══ Selected extract

I’ve been co-maintaining the Ruby library hashie for a few years now. It’s a wonderful set of extensions written by some of the best Ruby developers. But sometimes, a piece of code turns rogue and starts hurting people. It becomes evil. In this post I will tell a story about how
Hashie::Mash
became the garbage can of recurrent problems that ranged from educational to psychotic.
The story of the Hashie::Mash
class began like all useful classes. We decided that writing hash[:key]
was annoying, and hash['key']
was confusing. It was obvious that hash.key
was better, that developers wanted hash.key?
and even hash.key = value
. We made that happen with some help from method_missing
.
The invariant key access was borrowed from Merb’s Mash, which had the following comment on top of the file.
This class has dubious semantics and we only have it so that people can write
params[:key]
instead ofparams['key']
.
This warning was ignored, and became the first thing to be removed from Hashie::Mash
. A lot of new features, such as method access, were added instead.
def method_missing(method_name, *args)
if (match = method_name.to_s.match(/(.*)=$/)) && args.size == 1
self[match[1]] = args.first
elsif (match = method_name.to_s.match(/(.*)\?$/)) && args.size == 0
key?(match[1])
elsif (match = method_name.to_s.match(/(.*)!$/)) && args.size == 0
initializing_reader(match[1])
elsif key?(method_name)
self[method_name]
elsif match = method_name.to_s.match(/^([a-z][a-z0-9A-Z_]+)$/)
default(method_name)
else
super
end
end
def default(key = nil)

════
══ Stored data

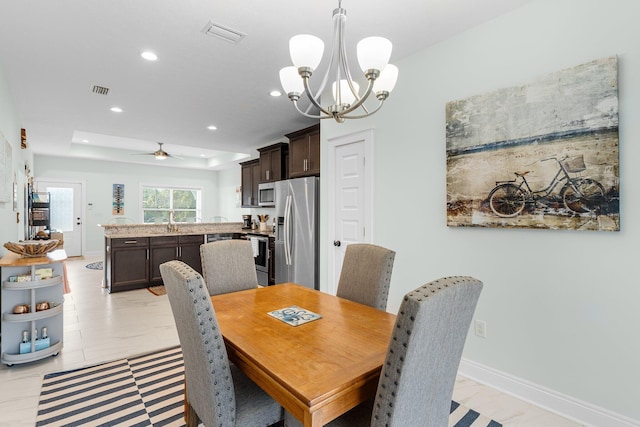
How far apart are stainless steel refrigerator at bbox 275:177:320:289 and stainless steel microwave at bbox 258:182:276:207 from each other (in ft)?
2.75

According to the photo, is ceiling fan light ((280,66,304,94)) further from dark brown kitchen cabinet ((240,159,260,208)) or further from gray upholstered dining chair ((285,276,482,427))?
dark brown kitchen cabinet ((240,159,260,208))

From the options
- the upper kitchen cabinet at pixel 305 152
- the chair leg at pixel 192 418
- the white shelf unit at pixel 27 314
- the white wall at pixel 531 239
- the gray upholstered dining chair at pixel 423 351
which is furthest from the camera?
the upper kitchen cabinet at pixel 305 152

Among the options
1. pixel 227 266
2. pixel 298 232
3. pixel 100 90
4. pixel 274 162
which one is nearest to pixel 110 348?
pixel 227 266

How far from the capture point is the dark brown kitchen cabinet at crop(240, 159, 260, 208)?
639 cm

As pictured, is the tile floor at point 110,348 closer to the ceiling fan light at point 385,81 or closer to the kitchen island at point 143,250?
the kitchen island at point 143,250

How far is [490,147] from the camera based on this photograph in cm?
229

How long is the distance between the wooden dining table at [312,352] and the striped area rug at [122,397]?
32.1 inches

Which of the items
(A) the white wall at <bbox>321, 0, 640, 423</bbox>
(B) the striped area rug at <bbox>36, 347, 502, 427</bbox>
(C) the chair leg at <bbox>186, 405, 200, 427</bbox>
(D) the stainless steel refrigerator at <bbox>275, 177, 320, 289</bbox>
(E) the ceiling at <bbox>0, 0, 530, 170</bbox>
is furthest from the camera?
(D) the stainless steel refrigerator at <bbox>275, 177, 320, 289</bbox>

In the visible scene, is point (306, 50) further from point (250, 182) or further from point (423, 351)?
point (250, 182)

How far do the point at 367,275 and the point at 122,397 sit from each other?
1.84m

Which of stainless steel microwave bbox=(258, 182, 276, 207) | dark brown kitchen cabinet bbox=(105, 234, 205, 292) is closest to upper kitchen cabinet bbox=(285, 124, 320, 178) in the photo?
stainless steel microwave bbox=(258, 182, 276, 207)

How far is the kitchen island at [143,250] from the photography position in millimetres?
4984

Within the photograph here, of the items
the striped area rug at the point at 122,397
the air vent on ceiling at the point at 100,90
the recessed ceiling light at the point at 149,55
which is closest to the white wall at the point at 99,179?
the air vent on ceiling at the point at 100,90

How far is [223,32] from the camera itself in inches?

════

## Task description
From the Hashie::Mash post above, extract the passage between "This warning was" and "elsif key?(method_name)", inclusive.

## Problem solution
This warning was ignored, and became the first thing to be removed from Hashie::Mash
. A lot of new features, such as method access, were added instead.
def method_missing(method_name, *args)
if (match = method_name.to_s.match(/(.*)=$/)) && args.size == 1
self[match[1]] = args.first
elsif (match = method_name.to_s.match(/(.*)\?$/)) && args.size == 0
key?(match[1])
elsif (match = method_name.to_s.match(/(.*)!$/)) && args.size == 0
initializing_reader(match[1])
elsif key?(method_name)